*** Provided text

Hartman would eventually leave HB and Cartoon Network, landing at Nickelodeon.  There he created The Fairly Oddparents, which became Nickelodeon's biggest show -- it even outdrew SpongeBob Squarepants for a while.  He also created Danny Phantom, and developed a rather large ego.

Cut to a few months ago.  Hartman decided to leave Nickelodeon and strike out on his own.  He had a YouTube channel for a couple of years by this point, and decided to try and leverage that to create a new platform.  He started a Kickstarter for something he called Oaxis, and was asking for $250K.

So what exactly is Oaxis?  ...well, that's a good question.  The Kickstarter promised pretty much every kind of media in existence (it promised sitcoms, family drama, animation, home and garden, reality, fitness, feature films, and documentaries), but also that people would be able to upload their own videos to the site.  He also emphasized that the site would be "family friendly."  I've been around long enough to know that "family friendly" means different things to different people (Ralph Bakshi said Wizards was his attempt to make a "family film."  Let's be polite and say it had some interesting choices for a family friendly film).  If you say "family friendly," you're going to have people asking you to be more specific.  But there was nothing there.  There was nothing saying what Oaxis would do that YouTube, Netflix, Hulu, or the huge variety of other streaming services couldn't.  There were no other names mentioned as being affiliated with the project other than Hartman himself, and no mention of a business plan or how content creator's rights would be handled.  Just a dream and passing the hat.

So, it's a Kickstarter.  There are usually tiers for people who pledge large amounts, sometimes a T-shirt to all sorts of exclusive swag if you cough up enough dough.  What were some of Hartman's tiers?  Well, for a $1,000 pledge, you got three free art academy lessons from Hartman himself.  $5,000 got you that, all lower tier rewards, and a one-hour group video call with Hartman himself.  $10,000 got you all the lower tier stuff plus your name as a producer credit on one Oaxis original production of your choice.  Even the horrible Growing Around Kickstarter at least put you in the background of a scene, not just a name in the credits.

...no, that is not enough information to know what you're getting for the money.

The vagueness caused a lot of people who had seen Kickstarters bust out (like, off the top of my head, Yogventures) to question the whole thing.  In response to this, Hartman uploaded a video to attempt to answer questions.  The video was approximately 2 minutes 16 seconds long.  His responses were aggressively vague, saying he knew it took more than a quarter mil to launch a streaming service, that was just the start-up funds.  He would get more money, but he never said where the money might be coming from.  He said there would be other people involved in Oaxis, but he never mentions who or where he's looking to find the talent from.  But then he tries to clarify "family focused," saying that the content would be for people from all walks of life and would appeal to everyone and that it won't be boring.  The last day of the Kickstarter, Hartman hosts a live stream to beat the drum.  He says he will answer all questions.  And he does.

Except for one.  And this is where the problems really began.

One viewer asks if Oaxis will be LGBT-friendly.

Hartman ignores the question.

Others in the chat pick up on this and begin spamming the question.  Hartman continues to ignore it.

******

Stated goal A: Retype the Oaxis excerpt word for word, starting at the words "Hartman would eventually" and ending after "rather large ego.".
Stated goal B: Summarize the Oaxis excerpt in two sentences.
Stated goal C: According to the Oaxis excerpt, what reward came with a $1,000 pledge?

*** Provided information

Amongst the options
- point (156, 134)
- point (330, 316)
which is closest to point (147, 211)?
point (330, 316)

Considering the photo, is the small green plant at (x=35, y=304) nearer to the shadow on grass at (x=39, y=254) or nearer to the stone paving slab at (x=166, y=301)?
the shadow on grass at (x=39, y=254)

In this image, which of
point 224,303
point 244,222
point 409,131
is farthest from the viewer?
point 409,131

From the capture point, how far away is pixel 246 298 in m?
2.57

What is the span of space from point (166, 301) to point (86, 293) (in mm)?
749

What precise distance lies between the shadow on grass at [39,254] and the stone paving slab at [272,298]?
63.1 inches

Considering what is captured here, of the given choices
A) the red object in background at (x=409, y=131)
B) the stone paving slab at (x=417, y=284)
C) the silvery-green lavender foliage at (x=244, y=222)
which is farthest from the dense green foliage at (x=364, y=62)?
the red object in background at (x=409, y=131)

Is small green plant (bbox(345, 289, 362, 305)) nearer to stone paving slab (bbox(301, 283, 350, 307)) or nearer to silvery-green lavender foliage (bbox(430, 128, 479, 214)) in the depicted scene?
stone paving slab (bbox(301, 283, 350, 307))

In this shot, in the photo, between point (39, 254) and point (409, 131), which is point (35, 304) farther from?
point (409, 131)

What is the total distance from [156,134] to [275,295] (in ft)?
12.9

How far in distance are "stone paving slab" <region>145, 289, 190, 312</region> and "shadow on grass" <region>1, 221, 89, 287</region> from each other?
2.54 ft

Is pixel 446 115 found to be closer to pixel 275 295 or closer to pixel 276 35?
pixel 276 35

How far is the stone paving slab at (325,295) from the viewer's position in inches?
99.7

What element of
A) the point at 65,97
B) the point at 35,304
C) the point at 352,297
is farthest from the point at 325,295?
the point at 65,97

******

Complete response A:
Hartman would eventually leave HB and Cartoon Network, landing at Nickelodeon.  There he created The Fairly Oddparents, which became Nickelodeon's biggest show -- it even outdrew SpongeBob Squarepants for a while.  He also created Danny Phantom, and developed a rather large ego.

Complete response B: After leaving Nickelodeon, Hartman started a Kickstarter asking for $250K for Oaxis, a site that promised nearly every kind of media, user-uploaded videos, and "family friendly" content. The campaign gave few specifics, and during a live stream on its last day Hartman ignored a viewer's question about whether Oaxis would be LGBT-friendly, even after others in the chat began spamming it.

Complete response C: Three free art academy lessons from Hartman himself.